EXCERPTED PASSAGE:

◇ ◇ ◇ ◇ ◇ ◇ ◇

ARCHITECT: Arbitrary-precision Hardware with Digit Elision for Efficient Iterative Compute
He Li, James J. Davis, John Wickerson, George A., Constantinides

TL;DR
ARCHITECT introduces a novel hardware approach using most-significant digit-first arithmetic to efficiently perform arbitrary-precision iterative computations, enabling dynamic digit stability detection and significant performance and memory improvements.
Contribution
The paper presents a new hardware design that leverages most-significant digit-first arithmetic for iterative algorithms, allowing arbitrary precision and runtime digit stability detection.
Findings
Up to 16× performance speedup compared to traditional arbitrary-precision solvers.
Approximately 1.9× reduction in memory usage.
Demonstrated efficiency gains in evaluated benchmarks.

◇ ◇ ◇ ◇ ◇ ◇ ◇

EXTRACTED INFORMATION:
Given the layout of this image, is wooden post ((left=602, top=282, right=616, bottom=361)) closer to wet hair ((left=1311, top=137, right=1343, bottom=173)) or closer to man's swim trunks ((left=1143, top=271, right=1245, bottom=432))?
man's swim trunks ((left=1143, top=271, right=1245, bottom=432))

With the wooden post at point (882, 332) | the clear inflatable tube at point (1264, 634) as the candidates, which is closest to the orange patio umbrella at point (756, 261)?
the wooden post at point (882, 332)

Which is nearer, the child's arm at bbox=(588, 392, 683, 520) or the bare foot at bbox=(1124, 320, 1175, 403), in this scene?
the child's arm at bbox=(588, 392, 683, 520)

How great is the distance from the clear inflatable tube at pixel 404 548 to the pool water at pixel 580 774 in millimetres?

◇ ◇ ◇ ◇ ◇ ◇ ◇

CHALLENGE:
Answer these questions using the ARCHITECT summary:
1. What kind of arithmetic does the ARCHITECT hardware use?
2. What is the largest performance speedup reported, and what is it measured against?
3. About how much is memory usage reduced?
The entries come from a different source than the ARCHITECT summary.

THE COMPLETED TASK:
1. Most-significant digit-first arithmetic.
2. Up to 16×, compared to traditional arbitrary-precision solvers.
3. Approximately 1.9×.